Exercise aim:
Copy the part of the music diary that begins at the words "For the rationale" and stops after "it comes around.", changing "secret weapon" to "secret ingredient" and leaving the rest as it is.

Reading passage:
== Segment start ==
Music Diary, Vol. -24


For the rationale behind this mad effort, explanations here. The full series of Music Diary posts are here. The full playlist is above, also here.

Week of July 24-30, 2023

Lyrics: Patti LuPone (Blitzstein), "The Nickel Under Your Foot"
Song: Among its many virtues, I'd say the secret weapon of this unaccountably infectious Kruangbin/Leon Bridges cut is the sunny G7 chord that first pops up at :12. Tell me your ear isn't just waiting for that fix every time it comes around.
Album: Another record I can't find on streaming is this slender, beguiling 1985 João Gilberto compilation, which I used to own on cassette. Reconstructed as a playlist, it packs 14 perfect songs into under 30 minutes. Ótimo!

Lyrics: Buck Owens, "Act Naturally"
Song: Bennett, Brubeck, Styne, Sondheim—who could ask for anything more.
Album: I love every tune on this wide-ranging Gaby Moreno record, not just the ones with Marc Ribot, Jim Keltner, David Garza, or Chris Thile. A ravishing feast of songcraft and sound.

Lyrics: Parker Milsap, "I Hope I Die"
Song: The first Rush song I liked wasn’t “Tom Sawyer” but this prickly, poppy, slightly preachy jam. Hearing it again recently I had a heretical thought: With its angular guitar and nods to reggae, it sounds as much like New Wave as it does prog rock.
== Segment end ==
Records supplied:
== Segment start ==
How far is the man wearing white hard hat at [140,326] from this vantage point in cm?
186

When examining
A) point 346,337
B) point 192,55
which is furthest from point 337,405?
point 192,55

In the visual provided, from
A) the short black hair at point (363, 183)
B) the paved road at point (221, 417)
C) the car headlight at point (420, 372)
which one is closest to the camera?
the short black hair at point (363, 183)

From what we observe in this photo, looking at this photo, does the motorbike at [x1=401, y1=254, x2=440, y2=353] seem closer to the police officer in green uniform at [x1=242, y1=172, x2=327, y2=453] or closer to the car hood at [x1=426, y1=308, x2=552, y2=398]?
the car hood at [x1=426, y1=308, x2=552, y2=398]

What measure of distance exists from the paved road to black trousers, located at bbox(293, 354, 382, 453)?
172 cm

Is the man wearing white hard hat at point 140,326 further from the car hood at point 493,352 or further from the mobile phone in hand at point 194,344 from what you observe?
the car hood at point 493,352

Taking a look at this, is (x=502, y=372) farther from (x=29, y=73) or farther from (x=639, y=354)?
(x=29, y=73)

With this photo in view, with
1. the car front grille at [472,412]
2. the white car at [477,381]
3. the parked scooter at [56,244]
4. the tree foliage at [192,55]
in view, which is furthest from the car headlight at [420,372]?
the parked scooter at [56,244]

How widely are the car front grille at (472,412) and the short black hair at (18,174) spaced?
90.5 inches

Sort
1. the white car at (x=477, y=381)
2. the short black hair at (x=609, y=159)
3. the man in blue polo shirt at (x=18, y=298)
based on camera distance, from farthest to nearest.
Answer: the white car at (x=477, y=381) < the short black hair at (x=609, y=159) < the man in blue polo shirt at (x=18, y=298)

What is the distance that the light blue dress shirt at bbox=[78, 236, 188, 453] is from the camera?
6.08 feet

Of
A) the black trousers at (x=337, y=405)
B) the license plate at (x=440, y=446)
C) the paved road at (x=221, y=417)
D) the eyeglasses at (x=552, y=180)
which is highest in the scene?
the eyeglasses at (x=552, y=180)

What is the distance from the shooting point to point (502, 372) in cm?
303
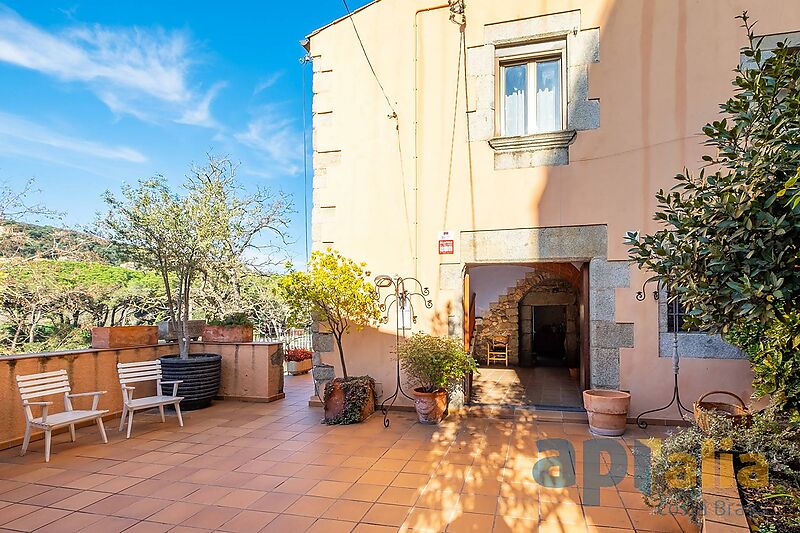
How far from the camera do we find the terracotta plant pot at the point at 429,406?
521 cm

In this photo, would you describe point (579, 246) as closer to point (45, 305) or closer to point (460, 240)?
point (460, 240)

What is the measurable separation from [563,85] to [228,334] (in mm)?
5498

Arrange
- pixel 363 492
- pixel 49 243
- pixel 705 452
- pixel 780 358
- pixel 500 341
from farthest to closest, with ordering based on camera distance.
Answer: pixel 500 341
pixel 49 243
pixel 363 492
pixel 705 452
pixel 780 358

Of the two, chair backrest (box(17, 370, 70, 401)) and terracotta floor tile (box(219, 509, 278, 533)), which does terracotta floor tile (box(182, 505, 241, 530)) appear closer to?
terracotta floor tile (box(219, 509, 278, 533))

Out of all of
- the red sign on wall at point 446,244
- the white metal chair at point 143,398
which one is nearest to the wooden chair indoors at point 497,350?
the red sign on wall at point 446,244

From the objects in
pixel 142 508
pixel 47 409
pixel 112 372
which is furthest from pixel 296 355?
pixel 142 508

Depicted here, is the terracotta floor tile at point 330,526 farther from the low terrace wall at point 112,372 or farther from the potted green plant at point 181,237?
the potted green plant at point 181,237

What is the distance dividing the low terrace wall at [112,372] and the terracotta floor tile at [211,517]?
279 cm

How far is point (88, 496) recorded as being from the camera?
331 cm

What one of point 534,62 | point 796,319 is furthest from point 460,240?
point 796,319

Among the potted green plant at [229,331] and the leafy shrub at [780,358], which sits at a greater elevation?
the leafy shrub at [780,358]

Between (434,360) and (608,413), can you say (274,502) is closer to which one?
(434,360)

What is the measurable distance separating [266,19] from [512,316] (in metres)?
8.08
== Segment end ==
Result of the task:
For the rationale behind this mad effort, explanations here. The full series of Music Diary posts are here. The full playlist is above, also here.

Week of July 24-30, 2023

Lyrics: Patti LuPone (Blitzstein), "The Nickel Under Your Foot"
Song: Among its many virtues, I'd say the secret ingredient of this unaccountably infectious Kruangbin/Leon Bridges cut is the sunny G7 chord that first pops up at :12. Tell me your ear isn't just waiting for that fix every time it comes around.